Kami sama-sama terpaku. Angin petang mengantarkan bau anyir leher menjangan yang tergorok, membuat hatiku semakin ciut. Ah, mungkin aku berlebihan. Lihat kedua pemimpin mereka. Terutama si pria bermata harimau yang sedang mengamatiku dari atas ke bawah. Ia seorang pemuda tampan berkulit terang, dengan bayang-bayang kumis di atas bibirnya yang tipis. Bibir bangsawan. Rambutnya sebahu. Menjulur liar dari himpitan ikat kepala merah bersulam benang emas. (hal 120)

Iksaka is showing, not telling. Dia tidak bilang pemuda itu dapat membuat orang segan saja, titik. Ia menjelaskan dengan mata harimau, bibir bangsawan, dan ikat kepala merah bersulam benang emas. Detail seperti ini yang membuat pembaca merasa hadir di cerita tersebut.

Selain itu, ia juga bisa membuat orang menikmati ceritanya. Kadang ada saja penulis yang banyak baca atau banyak pengetahuan, kemudian ia mencoba menaruh itu semua di buku, kesannya jadi pamer. Sepertinya Iksaka pintar menyebar fakta-fakta sejarah di ceritanya, sehingga tidak terkesan numpuk dan terasa menggurui. 

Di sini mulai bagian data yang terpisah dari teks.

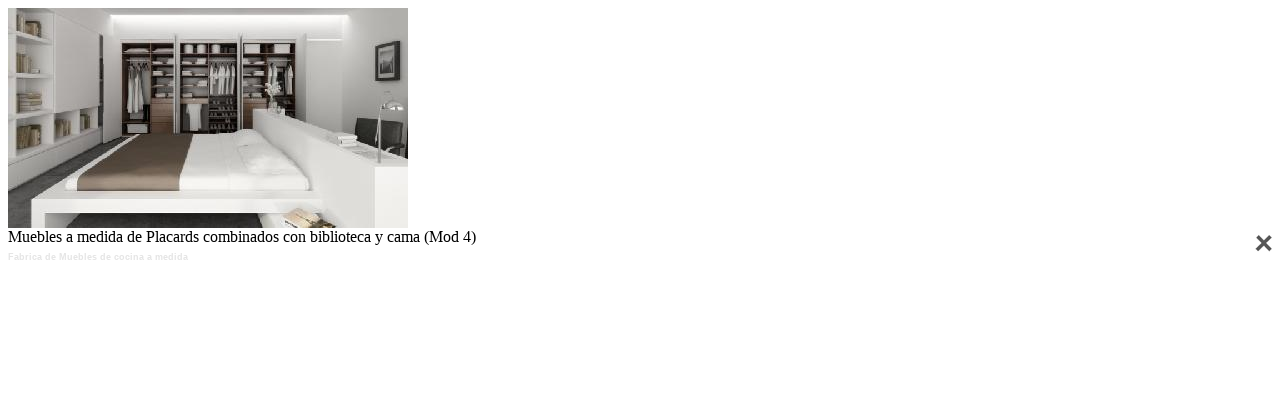

--- FILE ---
content_type: text/html
request_url: https://acaciamuebles.com.ar/image.asp?iddatos=1238
body_size: 577
content:

<html>

<head>
<meta name="GENERATOR" content="Microsoft FrontPage 5.0">
<meta name="ProgId" content="FrontPage.Editor.Document">
<meta http-equiv="Content-Type" content="text/html; charset=windows-1252">
<title>Fabrica de Muebles de cocina a medida</title>

</head>

<body>
<div id="cajalight">


<img src="/ThumbAsp/ThumbGenerate.asp?VFilePath=/jus/upload/files/images/Placard-haciendo-juego-con-cama.jpg&Width=400&Quality=75" alt="Muebles a medida de Placards combinados con biblioteca y cama (Mod 4)" />


<div id="lighttit">
<a title="Fabrica de Muebles de cocina a medida" href="#" class="lbAction" rel="deactivate">
<img alt="Fabrica de Muebles de cocina a medida" border="0" src="muebles-de-cocina/closelabel.gif" align="right" vspace="4"></a>
Muebles a medida de Placards combinados con biblioteca y cama (Mod 4)
<h1 style="font-family: Verdana, Arial, Helvetica, sans-serif; font-size: 9px; color: #E5E5E5;">Fabrica de Muebles de cocina a medida</h1>
</div>
</div>
</body>

</html>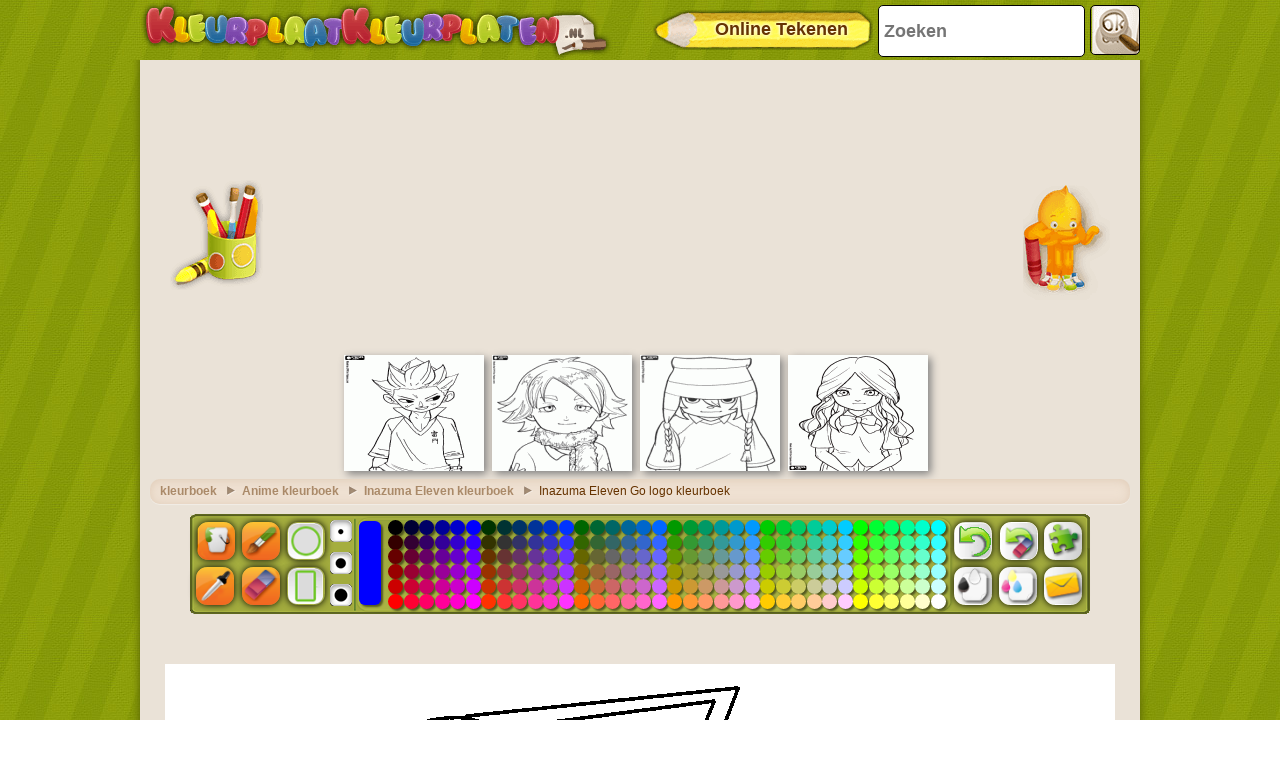

--- FILE ---
content_type: text/html; charset=utf-8
request_url: https://accounts.google.com/o/oauth2/postmessageRelay?parent=https%3A%2F%2Fwww.kleurplaatkleurplaten.nl&jsh=m%3B%2F_%2Fscs%2Fabc-static%2F_%2Fjs%2Fk%3Dgapi.lb.en.2kN9-TZiXrM.O%2Fd%3D1%2Frs%3DAHpOoo_B4hu0FeWRuWHfxnZ3V0WubwN7Qw%2Fm%3D__features__
body_size: 162
content:
<!DOCTYPE html><html><head><title></title><meta http-equiv="content-type" content="text/html; charset=utf-8"><meta http-equiv="X-UA-Compatible" content="IE=edge"><meta name="viewport" content="width=device-width, initial-scale=1, minimum-scale=1, maximum-scale=1, user-scalable=0"><script src='https://ssl.gstatic.com/accounts/o/2580342461-postmessagerelay.js' nonce="2SLHz86jgJEdaZ6mjHEw0w"></script></head><body><script type="text/javascript" src="https://apis.google.com/js/rpc:shindig_random.js?onload=init" nonce="2SLHz86jgJEdaZ6mjHEw0w"></script></body></html>

--- FILE ---
content_type: text/html; charset=utf-8
request_url: https://www.google.com/recaptcha/api2/aframe
body_size: 265
content:
<!DOCTYPE HTML><html><head><meta http-equiv="content-type" content="text/html; charset=UTF-8"></head><body><script nonce="Kt2Q4bhgswXMvJElat3S1w">/** Anti-fraud and anti-abuse applications only. See google.com/recaptcha */ try{var clients={'sodar':'https://pagead2.googlesyndication.com/pagead/sodar?'};window.addEventListener("message",function(a){try{if(a.source===window.parent){var b=JSON.parse(a.data);var c=clients[b['id']];if(c){var d=document.createElement('img');d.src=c+b['params']+'&rc='+(localStorage.getItem("rc::a")?sessionStorage.getItem("rc::b"):"");window.document.body.appendChild(d);sessionStorage.setItem("rc::e",parseInt(sessionStorage.getItem("rc::e")||0)+1);localStorage.setItem("rc::h",'1768504583822');}}}catch(b){}});window.parent.postMessage("_grecaptcha_ready", "*");}catch(b){}</script></body></html>

--- FILE ---
content_type: application/javascript; charset=utf-8
request_url: https://fundingchoicesmessages.google.com/f/AGSKWxUD-3kJerss7uuBcdiJtaC2nCug_-e5hbFkfrX2daREkP1nhht-issoVELEZPSaA1P0SY74FJxclUGZkFP-J3fcJJCoyT8Q5etpNcarUYzJdH3bLV1XE7NshuXpxM01BoDa1MCNQy4VZ5tV1dJpijdC3k5cqUJCG5Y-k2i43AVX06fULNJMdcHgyMd7/_/toprightads./adfeed./adsame1./ad_square._ads3.
body_size: -1292
content:
window['e06970ad-6105-46b0-bbac-f82d72eee4e9'] = true;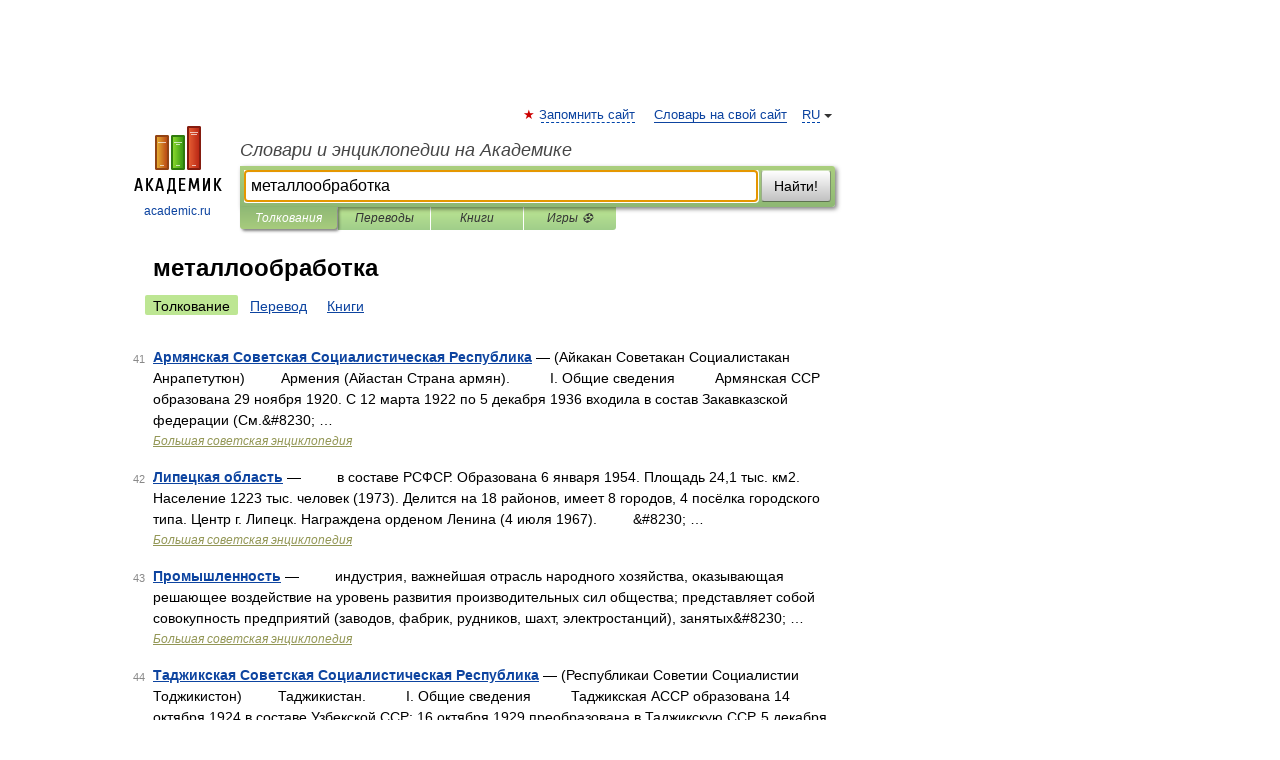

--- FILE ---
content_type: application/javascript; charset=utf-8
request_url: https://fundingchoicesmessages.google.com/f/AGSKWxX4g9U_j9EsQEH8ZUUcr67l6UPK058ygpAPM-Eeh8de9tNdjc2MugXZ-nPyiQDpqs7oxPGXBnq6gU9jk_Vb4j6ZH7tJYJ7lxgedY4q6njrAuu30MV4EiNzNX-kRRjxTb0oak41H_NFpYp1FWL9bXmHIy_c6vRuxbuy4q49yCu_ow59BNiJ50gqy6OLq/_/prodprebidheader-/jquery.adx./adhandler./banner-ad./adfile.
body_size: -1288
content:
window['648aa696-535a-42e6-8799-0cd49a42a7b5'] = true;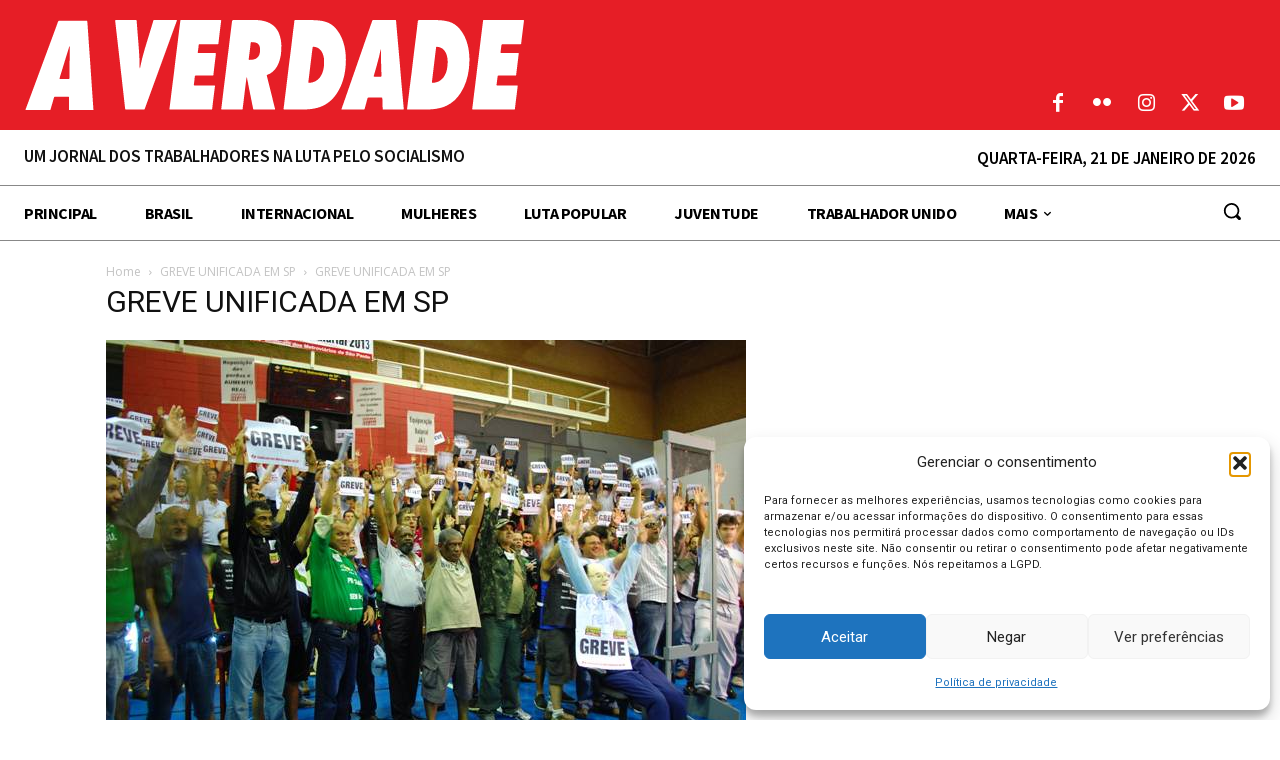

--- FILE ---
content_type: text/html; charset=UTF-8
request_url: https://averdade.org.br/wp-admin/admin-ajax.php?td_theme_name=Newspaper&v=12.7.1
body_size: 439
content:
{"8619":23}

Selain itu, ia juga menceritakan fenomena-fenomena di masa kolonial. Misalnya kehidupan nyai dan gundik, kehidupan orang-orang Belanda generasi kedua atau ketiga yang lahir di Hindia dan hubungannya lebih cair dengan bumiputra, atau cerita tentang orang-orang Belanda kelahiran Hindia yang merasa tidak diakui oleh negaranya sendiri jika mereka pulang nanti.

Penulis juga kadang memasukkan istilah-istilah Belanda yang bisa jadi pelajaran untuk pembacanya seperti moentji (wanita tuna susila), sterk (kekar), atau laskar sepoy (unit militer Inggris yang beranggotakan penduduk asli; kebanyakan dari India).

Semenjak baca dua buku kumpulan cerpen ini, saya jadi ngefans sama Iksaka Banu. Apalagi kayaknya masih sedikit penulis yang mengangkat tema kolonialisme. Ia juga telah menelurkan karya terbaru bersama Kurnia Effendi yang berjudul "Pangeran dari Timur" yang bercerita mengenai pelukis Raden Saleh. Mereka menghabiskan waktu 20 tahun untuk menyelesaikan mahakarya ini.

Untuk mengetahui data tentang Raden Saleh, Iksaka menggunakan sumber koran Belanda ketika sang pelukis sekolah di negeri tersebut. Bahkan Kurnia Effendi memastikan data faktual tentang Raden Saleh dengan pergi ke Belanda. 

Sudahkah kalian membaca karya di atas? Bagaimana kesan kalian?